Top with chopped peanuts and peanut brittle if desired. If you’re not serving the cake right away, store in the refrigerator but bring to room temperature before serving. Just before serving, garnish with peanut brittle and candies. (Don’t put the brittle on too soon or it may soften and weep.)
3 thoughts on “Peanut Butter and Chocolate Cake”
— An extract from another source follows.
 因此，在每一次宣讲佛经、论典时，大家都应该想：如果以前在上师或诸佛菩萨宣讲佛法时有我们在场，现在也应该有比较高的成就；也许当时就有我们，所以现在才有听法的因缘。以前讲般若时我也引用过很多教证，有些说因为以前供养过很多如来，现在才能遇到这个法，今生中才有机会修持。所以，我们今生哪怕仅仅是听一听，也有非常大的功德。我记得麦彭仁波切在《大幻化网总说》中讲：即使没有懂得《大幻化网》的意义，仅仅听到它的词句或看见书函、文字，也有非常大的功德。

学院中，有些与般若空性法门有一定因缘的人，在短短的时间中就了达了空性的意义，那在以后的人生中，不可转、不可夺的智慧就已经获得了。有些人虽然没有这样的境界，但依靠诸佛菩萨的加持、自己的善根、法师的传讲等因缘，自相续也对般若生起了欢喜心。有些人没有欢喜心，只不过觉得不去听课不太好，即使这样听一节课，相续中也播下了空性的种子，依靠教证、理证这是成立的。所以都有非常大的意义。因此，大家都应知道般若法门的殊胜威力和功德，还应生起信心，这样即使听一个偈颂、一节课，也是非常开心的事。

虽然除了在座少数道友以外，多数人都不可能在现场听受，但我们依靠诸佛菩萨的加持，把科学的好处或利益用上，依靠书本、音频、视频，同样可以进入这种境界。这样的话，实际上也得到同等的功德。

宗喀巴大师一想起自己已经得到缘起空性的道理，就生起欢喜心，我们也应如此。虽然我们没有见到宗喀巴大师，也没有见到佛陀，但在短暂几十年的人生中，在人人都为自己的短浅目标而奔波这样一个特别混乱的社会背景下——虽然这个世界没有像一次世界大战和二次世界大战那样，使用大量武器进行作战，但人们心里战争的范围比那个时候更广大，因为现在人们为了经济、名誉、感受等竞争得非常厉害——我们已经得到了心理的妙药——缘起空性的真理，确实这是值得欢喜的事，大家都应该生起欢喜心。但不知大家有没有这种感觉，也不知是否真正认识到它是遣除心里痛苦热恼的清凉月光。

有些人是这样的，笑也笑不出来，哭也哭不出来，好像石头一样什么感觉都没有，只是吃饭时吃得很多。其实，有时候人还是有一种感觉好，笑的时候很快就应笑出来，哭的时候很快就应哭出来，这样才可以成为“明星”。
agreed; making birthday cakes is the best! and also agree about smbc in a stand v hand mixer. the only time i made it with a hand mixer was a pain in the butt, and i whipped for at least 40 minutes. ack. the stand mixer still goes for a while, but at least you don’t have to hold it up and can retreat to a less noisy room (;
agreed; making birthday cakes is the best! and also agree about smbc in a stand v hand mixer. the only time i made it with a hand mixer was a pain in the butt, and i whipped for at least 40 minutes. ack. the stand mixer still goes for a while, but at least you don’t have to hold it up and can retreat to a less noisy room! (;
Yeah, I totally left for awhile and let the mixer do its thing, haha!